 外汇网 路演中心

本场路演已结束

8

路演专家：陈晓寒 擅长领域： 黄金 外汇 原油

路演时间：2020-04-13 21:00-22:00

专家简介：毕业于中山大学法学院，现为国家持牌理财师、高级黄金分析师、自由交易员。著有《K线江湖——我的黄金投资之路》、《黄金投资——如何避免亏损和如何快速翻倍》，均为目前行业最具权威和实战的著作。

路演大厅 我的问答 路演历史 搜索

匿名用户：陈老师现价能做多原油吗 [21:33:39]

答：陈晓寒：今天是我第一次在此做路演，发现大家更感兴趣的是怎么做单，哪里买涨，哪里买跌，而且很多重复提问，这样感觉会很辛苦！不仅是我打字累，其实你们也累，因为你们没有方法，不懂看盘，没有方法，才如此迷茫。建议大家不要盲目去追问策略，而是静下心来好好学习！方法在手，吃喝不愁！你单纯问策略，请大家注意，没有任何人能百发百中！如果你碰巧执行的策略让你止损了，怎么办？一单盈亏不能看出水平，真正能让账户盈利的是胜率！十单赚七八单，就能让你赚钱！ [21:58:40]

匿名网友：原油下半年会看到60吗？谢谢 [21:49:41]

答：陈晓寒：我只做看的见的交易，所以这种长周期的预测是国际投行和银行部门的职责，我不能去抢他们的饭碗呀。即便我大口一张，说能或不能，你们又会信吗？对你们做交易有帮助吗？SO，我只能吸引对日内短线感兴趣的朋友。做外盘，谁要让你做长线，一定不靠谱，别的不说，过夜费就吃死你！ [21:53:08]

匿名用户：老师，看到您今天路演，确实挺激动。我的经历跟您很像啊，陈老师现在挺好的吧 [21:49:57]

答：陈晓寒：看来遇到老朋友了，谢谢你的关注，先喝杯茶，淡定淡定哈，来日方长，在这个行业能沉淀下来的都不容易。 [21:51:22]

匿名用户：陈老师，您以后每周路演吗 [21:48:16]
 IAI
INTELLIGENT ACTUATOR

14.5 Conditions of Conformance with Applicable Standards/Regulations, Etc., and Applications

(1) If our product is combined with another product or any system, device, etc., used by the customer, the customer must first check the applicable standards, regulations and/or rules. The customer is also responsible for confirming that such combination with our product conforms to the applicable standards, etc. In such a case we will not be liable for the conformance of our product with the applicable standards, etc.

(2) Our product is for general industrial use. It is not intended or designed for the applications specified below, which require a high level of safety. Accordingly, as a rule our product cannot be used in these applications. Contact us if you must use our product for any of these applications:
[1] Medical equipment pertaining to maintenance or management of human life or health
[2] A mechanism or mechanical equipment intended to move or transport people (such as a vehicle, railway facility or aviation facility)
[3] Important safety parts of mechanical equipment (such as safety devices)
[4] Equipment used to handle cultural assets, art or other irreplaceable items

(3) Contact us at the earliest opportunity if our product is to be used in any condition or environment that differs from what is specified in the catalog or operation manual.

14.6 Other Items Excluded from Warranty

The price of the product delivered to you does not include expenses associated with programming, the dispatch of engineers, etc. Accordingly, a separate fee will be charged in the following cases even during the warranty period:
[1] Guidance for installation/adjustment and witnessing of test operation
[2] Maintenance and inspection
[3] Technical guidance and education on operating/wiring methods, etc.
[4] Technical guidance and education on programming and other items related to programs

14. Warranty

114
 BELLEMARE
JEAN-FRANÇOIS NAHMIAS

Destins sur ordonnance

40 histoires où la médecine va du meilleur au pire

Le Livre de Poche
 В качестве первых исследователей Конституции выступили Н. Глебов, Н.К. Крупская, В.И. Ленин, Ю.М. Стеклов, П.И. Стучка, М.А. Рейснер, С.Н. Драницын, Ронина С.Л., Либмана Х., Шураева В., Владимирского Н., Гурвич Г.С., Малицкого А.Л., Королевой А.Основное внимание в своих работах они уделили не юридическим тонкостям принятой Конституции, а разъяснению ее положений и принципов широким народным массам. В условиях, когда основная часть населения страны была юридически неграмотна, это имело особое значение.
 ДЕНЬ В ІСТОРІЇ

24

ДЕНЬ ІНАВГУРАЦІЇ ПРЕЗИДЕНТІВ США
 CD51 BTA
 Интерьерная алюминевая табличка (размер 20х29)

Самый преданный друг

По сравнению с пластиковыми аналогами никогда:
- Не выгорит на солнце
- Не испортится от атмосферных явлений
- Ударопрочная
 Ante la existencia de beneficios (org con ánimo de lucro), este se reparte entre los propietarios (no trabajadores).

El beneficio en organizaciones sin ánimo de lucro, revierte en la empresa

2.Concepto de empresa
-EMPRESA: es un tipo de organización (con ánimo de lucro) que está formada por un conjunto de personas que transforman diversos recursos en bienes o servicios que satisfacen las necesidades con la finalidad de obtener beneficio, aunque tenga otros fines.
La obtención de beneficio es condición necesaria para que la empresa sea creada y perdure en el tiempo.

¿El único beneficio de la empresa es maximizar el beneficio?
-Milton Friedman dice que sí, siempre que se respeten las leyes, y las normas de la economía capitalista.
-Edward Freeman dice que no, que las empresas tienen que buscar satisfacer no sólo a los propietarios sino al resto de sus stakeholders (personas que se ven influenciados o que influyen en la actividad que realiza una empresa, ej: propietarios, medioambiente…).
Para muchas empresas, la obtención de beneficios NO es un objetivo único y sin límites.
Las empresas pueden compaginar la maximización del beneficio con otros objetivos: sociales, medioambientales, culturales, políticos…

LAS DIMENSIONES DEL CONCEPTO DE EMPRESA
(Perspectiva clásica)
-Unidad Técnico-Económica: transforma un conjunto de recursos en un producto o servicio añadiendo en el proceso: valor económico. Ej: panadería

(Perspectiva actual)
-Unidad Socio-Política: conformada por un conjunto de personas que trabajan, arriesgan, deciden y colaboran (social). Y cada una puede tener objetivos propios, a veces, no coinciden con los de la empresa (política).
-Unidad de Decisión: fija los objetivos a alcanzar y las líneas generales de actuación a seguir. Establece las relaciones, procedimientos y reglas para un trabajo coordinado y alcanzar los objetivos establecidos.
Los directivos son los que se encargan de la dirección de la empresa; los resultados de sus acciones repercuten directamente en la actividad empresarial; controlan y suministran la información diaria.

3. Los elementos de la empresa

__Task statement__: Only a number is wanted here: how many lines of the material hold the word "propietarios".

__Response below__: 2